--- Task set ---
1. According to the Pooles Park garden text, why does the school raise awareness of biodiversity and sustainable practices? Answer in one or two sentences.
2. Rewrite everything in the Pooles Park garden text from "Case Study: Pooles" down to "environment in education.", using "Living Space" in place of "Green Space".

The school's Headteacher Greg Crawford writes:
 
Pooles Park School recognises the importance of contact with nature, for pupils, staff and visitors.
 
•  At Pooles Park we raise awareness of biodiversity and sustainable practices to educate future generations.
 
•  We look after our garden as a resource for local children and the wider community.
 
Our Environmental Education Project began with the vision that all children should have the opportunity to grow up connected with nature and learn through being outside in the natural environment; observing and caring for wildlife, sowing seeds, nurturing plants and watching them grow, eating the roots, leaves and fruits of the edible plants and understanding the importance of the rest.
 
Engaging inner city people in outdoor learning experiences for over 14 years, Pooles Park Primary School continues to provide regular and ongoing curriculum time, environment themed workshops for the children, nature themed workshops for our families and a variety of volunteering opportunities for the local and wider communities.  All participants are able to go outside into our beautiful garden, interact with and learn about nature in a positive, productive and hands on way.
Case Study: Pooles Park School's Community Garden
 
By Sophia Ioannou
A Green Space for Wildlife and Us
 
Pooles Park Primary School is in Islington, London and has a strong vision for the importance of the natural environment in education.

--- Given data ---

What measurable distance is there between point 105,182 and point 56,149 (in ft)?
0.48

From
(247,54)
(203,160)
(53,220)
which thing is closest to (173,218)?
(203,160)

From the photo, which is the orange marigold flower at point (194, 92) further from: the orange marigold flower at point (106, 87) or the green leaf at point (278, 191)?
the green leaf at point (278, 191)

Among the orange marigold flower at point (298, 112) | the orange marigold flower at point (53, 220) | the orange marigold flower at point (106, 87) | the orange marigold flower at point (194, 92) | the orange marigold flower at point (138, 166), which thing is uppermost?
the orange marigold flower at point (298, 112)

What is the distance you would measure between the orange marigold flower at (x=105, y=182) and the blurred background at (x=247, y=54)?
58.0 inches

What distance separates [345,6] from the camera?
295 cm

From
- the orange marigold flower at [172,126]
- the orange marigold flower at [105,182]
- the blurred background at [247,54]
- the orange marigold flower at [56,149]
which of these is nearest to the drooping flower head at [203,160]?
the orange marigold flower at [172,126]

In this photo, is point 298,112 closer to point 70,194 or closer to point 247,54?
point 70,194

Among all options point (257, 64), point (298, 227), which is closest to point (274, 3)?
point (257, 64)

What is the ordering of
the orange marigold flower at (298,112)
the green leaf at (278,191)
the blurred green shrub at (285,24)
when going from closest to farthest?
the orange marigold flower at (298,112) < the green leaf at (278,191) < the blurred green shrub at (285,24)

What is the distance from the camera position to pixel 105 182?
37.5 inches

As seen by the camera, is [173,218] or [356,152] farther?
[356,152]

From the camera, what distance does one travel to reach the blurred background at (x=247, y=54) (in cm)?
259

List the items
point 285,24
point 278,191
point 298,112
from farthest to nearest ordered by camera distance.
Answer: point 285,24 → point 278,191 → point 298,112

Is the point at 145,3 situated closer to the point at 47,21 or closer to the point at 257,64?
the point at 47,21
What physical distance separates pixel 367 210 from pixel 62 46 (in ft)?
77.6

--- Responses per task ---
1. The school raises awareness of biodiversity and sustainable practices to educate future generations.

2.
Case Study: Pooles Park School's Community Garden
 
By Sophia Ioannou
A Living Space for Wildlife and Us
 
Pooles Park Primary School is in Islington, London and has a strong vision for the importance of the natural environment in education.